### What to do
(1) Condense the paragraph of the diabetes self-management text that begins "Having the information you need" into a short list that keeps its main facts.
(2) Continue the diabetes self-management text from where it stops.

### Exercise text

#####

As a person with diabetes, you are in charge of your diabetes management. Your doctor, diabetes educator, dietitian, and other members of your team are there to give input on your plan, but between checkups, your diabetes care is your responsibility.
Having the information you need is key to successfully managing your diabetes. It’s important to truly know what your diabetes plan is and to understand how to carry it out. It also helps to know why you’re doing the things you’re doing. For example, your doctor may tell you that you need an HbA1c test result below 7%, but you may not feel that striving for that is worth the effort unless you know that a result under 7% is directly associated with fewer long-term complications. In addition, knowing what, knowing how, and knowing why can help you problem-solve should something go wrong.
The following questions are designed to get you thinking about how well you know your diabetes control plan, while encouraging you to seek out the missing answers.
When do you need to know the names of your medicines? If you were ever separated from your diabetes supplies while traveling or because of a natural disaster and couldn’t easily contact your doctor or pharmacy, you would likely be able to replace your medicines faster if you knew what you needed.

#####

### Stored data

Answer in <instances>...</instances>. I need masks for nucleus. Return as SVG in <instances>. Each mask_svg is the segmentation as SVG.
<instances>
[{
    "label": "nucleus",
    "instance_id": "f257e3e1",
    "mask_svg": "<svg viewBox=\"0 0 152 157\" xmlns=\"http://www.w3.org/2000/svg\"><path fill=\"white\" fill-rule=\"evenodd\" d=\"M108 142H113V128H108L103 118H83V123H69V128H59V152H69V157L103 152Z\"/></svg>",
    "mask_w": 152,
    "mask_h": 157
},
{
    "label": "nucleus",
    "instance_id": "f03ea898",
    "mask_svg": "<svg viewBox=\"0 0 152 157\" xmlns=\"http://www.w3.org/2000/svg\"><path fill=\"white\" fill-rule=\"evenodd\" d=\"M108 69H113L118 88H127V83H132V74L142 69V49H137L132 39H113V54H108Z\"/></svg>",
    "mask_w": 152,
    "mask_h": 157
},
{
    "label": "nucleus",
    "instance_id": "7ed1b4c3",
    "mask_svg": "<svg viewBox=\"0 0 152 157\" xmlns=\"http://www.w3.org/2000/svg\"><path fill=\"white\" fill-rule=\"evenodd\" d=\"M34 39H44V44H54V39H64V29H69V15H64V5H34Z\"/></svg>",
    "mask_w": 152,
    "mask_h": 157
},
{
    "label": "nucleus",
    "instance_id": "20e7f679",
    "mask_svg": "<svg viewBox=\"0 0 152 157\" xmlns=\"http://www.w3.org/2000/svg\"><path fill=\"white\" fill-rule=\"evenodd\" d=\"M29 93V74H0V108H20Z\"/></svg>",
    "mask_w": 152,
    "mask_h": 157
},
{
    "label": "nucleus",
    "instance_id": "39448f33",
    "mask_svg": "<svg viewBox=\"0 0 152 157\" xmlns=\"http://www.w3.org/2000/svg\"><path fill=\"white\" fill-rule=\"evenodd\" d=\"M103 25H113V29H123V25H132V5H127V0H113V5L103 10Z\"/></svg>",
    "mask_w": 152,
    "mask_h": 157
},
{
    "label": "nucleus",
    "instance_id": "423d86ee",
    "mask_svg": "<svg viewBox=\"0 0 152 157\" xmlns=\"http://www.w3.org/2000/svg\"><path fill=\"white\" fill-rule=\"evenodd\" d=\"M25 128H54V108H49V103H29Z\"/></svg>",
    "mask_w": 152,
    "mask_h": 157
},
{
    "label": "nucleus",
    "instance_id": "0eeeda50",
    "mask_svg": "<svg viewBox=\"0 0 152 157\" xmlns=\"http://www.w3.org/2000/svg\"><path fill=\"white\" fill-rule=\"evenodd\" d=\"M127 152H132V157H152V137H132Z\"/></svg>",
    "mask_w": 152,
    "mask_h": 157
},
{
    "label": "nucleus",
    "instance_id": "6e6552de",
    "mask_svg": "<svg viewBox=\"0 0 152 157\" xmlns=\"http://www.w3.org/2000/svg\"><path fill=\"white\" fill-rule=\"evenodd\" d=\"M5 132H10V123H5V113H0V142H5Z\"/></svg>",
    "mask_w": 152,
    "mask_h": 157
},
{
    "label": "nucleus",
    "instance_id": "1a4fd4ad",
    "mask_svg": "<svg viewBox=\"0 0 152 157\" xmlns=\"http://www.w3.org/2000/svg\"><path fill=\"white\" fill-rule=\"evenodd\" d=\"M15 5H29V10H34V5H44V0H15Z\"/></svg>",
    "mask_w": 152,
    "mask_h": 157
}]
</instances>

#####

### Answers to the exercises
(1)
- Having the needed information is key to managing diabetes successfully.
- It's important to know your diabetes plan and understand how to carry it out.
- Knowing why you do each thing also helps. For example, a doctor may set an HbA1c target below 7%, and striving for it may seem more worthwhile once you know that a result under 7% is directly associated with fewer long-term complications.
- Knowing what, how and why can also help you problem-solve if something goes wrong.

(2)
Another instance when it’s important to know what you take is if you require the services of emergency medical personnel. Some medicines can react badly with other medicines, and if you develop a serious illness or injury that could be helped with the administration of certain drugs, the people helping you need to know what drugs are already in your system so they don’t give you a drug that could interact with them. “This could be a very dangerous situation,” says endocrinologist Steven Edelman, MD, “especially if a person is having a serious problem like a heart attack and the physicians need to administer some heavy-duty drugs.” These drugs can have bad interactions, he says, so knowing types of medicines and the amounts is incredibly important to staying safe.
It’s also useful to know what drugs you take for your diabetes (and any other medical conditions you may have) if you see more than one doctor. Before a doctor prescribes a new medicine for you or changes a dose, he wants to know that it won’t conflict with any others you already take. Having a list of what you take at the ready can save a lot of time that might otherwise be spent contacting other doctors or your pharmacy.
What if you can’t remember the names and doses of the drugs you take? Write them down! In fact, even if you can remember, it’s a good idea to write this information down, just in case you’re ever in a situation where you can’t communicate it. Write down both the generic name and the brand name (if any) and the dose you take. Include when you take each and how (for example, by mouth, syringe, or insulin pump), then make a few photocopies of your list and stick them in your wallet, purse, or briefcase; your emergency evacuation kit; a desk drawer or locker at work; and an accessible place at home. You might also give one to a friend or family member.
Do you know what to do if you miss a dose of your medicine?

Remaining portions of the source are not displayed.